Задачи
1 – Ответьте на вопросы по отрывку о ночлеге в горах:
(а) Сколько фунтов резины подкладывают под костер?
(б) Что служило путникам вместо тарелок?
(в) Сколько часов они взбирались на гору, покрытую крупным лесом?
2 – Перепишите дословно строки начиная со строки, в которой есть «Among the group», и до последней строки блока строк включительно.

Фрагмент текста
((

И так мы остановились у подошвы горы и готовились к ночлегу; по обыкновению мы разделили труд между собою: один готовил постели или подстилки, другой разводил огонь, третий стряпал. Для разведения огня собирают хворост и валежник. Под этот костер подкладывают фунтов двенадцать резины или древесной смолы, скопляющейся густыми слоями на земле под деревьями, из которых она сама собою вытекает; после того берут два куска бамбука, и положив на один из них мелких стружек того же дерева, трут его как пилой, ребром другого куска. В несколько секунд кусок, на котором лежат стружки перепиливается почти на двое и вспыхивает. Пламя от стружек зажигает резину и в одну минуту получается столько огня, что можно изжарить целого быка.

Индеец, которому поручались кухонные занятия, отрезывал обыкновенно два или три куска толстого бамбука, с пустотою внутри, вставлял в каждый из них то что хотел сварить, чаще всего рис, подливал туда немного воды, затыкал отверстие листьями, и ставил этот прибор на огонь. Бамбук обугливался снаружи, но внутренность его предохранялась от огня влажностью заключавшейся в ней воды, и кушанье уваривалось так же хорошо, как в глиняных горшках. Большие пальмовые листья служили нам вместо тарелок. Трапезы наши, как видно, были немножко во вкусе спартанском, даже в те дни, когда мы имели еще в запасе рис и копченое мясо; когда же и эта провизия истощалась, то мы довольствовались кусками пальмового дерева. Но за то, когда охота бывала удачна, когда олень или буйвол падал под нашими ударами, тогда мы ели, как истинные эпикурейцы. Мы пили воду, если находили источник или ручей, но если их не оказывалось, то срезывали длинные куски лиан, из которых вытекала чистая, прозрачная вода, быть может, превосходящая вкусом воду любого источника.

Очевидно, что я путешествовал не как набаб; не возможно было с большим запасом провизии и других нужных для комфорта вещей, пробираться среди гор покрытых лесами, невидавшими следов человека; тем более, что нам нередко приходилось переплывать потоки и реки и не иметь другого проводника или указателя, кроме солнца или направления ветра. Итак, мне оставалось на выбор: или путешествовать [17] как индейцы, что я и предпочел, или оставаться, дома. Первая ночь проведенная нами под открытым небом, протекла мирно и благополучно, сон подкрепил наши силы для продолжения пути. На другой день мы были рано на ногах, и после умеренного завтрака, тронулись далее. В продолжение двух часов мы взбирались на гору покрытую крупным лесом; подъем был крут, неровен и утомителен; наконец, запыхавшись от усталости, мы достигли вершины, расстилавшейся вдаль обширною плоскостью, по которой нам предстояло идти несколько дней. Там-то, на этой плоскости, я видел великолепнейший, может быть единственный в целом мире по красоте и обширности, лес, из колоссальных и вместе с тем стройных дерев, вышины необычайной. Верхние ветви их, сплетясь между собою, образуют свод непроницаемый для солнечных лучей. Под тенью этого свода, плодовитая природа производят множество весьма замечательных вьющихся растений. Индейский тростник, например, и гибкая лиана, поднимаются до самых вершин, оттуда спускаются обратно к земле, пускают корни, которыми почерпают из нее питательные соки, потом снова поднимаются, сцепляясь кое-где с стволами дерев и, обвивая их, образуют как бы барельефы этих изящных, стремящихся к небу колонн. Между ними нередко попадается также растение Панданус, которого листья выходя из грунта пучкообразно, принимают форму роскошного снопа; не менее красивы огромные папоротники, настоящие деревья по величине, на которые мы часто влезали для срезывания верхушки, приятной на вкус и служащей пищею человеку, пищи так же, как и пальмовое дерево. Но посреди такой необыкновенной растительности, природа грустна и молчалива; не слышно другого шума, кроме ветра, который шелестит иногда вершинами дерев или изредка отдаленного журчания ручья, падающего каскадом с горных высот к их подошвам.

))

Извлечённые строки
((

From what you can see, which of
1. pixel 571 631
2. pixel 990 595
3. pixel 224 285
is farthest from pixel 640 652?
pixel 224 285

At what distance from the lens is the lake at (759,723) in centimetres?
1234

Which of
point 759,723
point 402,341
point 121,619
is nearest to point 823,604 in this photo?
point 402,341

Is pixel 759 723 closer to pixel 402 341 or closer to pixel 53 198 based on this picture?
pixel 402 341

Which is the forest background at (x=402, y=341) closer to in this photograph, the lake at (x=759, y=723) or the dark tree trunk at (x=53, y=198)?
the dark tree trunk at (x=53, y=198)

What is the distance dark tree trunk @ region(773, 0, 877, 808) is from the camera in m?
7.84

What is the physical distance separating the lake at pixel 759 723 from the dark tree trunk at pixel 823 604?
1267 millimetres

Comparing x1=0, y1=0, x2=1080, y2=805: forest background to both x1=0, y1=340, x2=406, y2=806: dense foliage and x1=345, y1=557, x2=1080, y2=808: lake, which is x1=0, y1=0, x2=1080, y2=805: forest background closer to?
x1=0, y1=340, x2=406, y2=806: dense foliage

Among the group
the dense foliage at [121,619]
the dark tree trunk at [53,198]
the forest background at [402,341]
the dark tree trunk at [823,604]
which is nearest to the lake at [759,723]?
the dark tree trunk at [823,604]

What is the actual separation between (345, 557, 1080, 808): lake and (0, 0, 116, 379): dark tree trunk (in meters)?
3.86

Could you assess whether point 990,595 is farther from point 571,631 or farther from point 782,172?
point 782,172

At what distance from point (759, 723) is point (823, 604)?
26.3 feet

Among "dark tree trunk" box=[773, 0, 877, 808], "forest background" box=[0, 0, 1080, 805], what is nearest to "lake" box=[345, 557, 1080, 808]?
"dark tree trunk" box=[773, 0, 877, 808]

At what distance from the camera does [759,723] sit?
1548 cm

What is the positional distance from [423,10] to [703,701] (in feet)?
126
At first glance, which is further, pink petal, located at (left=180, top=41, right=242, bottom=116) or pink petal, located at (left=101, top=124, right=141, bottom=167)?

))

Ответы к задачам
1 –
(а) Фунтов двенадцать.
(б) Большие пальмовые листья.
(в) Два часа.

2 –
Among the group
the dense foliage at [121,619]
the dark tree trunk at [53,198]
the forest background at [402,341]
the dark tree trunk at [823,604]
which is nearest to the lake at [759,723]?
the dark tree trunk at [823,604]

What is the actual separation between (345, 557, 1080, 808): lake and (0, 0, 116, 379): dark tree trunk (in meters)?
3.86

Could you assess whether point 990,595 is farther from point 571,631 or farther from point 782,172?
point 782,172

At what distance from point (759, 723) is point (823, 604)?
26.3 feet

Among "dark tree trunk" box=[773, 0, 877, 808], "forest background" box=[0, 0, 1080, 805], what is nearest to "lake" box=[345, 557, 1080, 808]?
"dark tree trunk" box=[773, 0, 877, 808]

At what distance from the camera does [759,723] sit?
1548 cm

What is the positional distance from [423,10] to [703,701] (in feet)?
126
At first glance, which is further, pink petal, located at (left=180, top=41, right=242, bottom=116) or pink petal, located at (left=101, top=124, right=141, bottom=167)?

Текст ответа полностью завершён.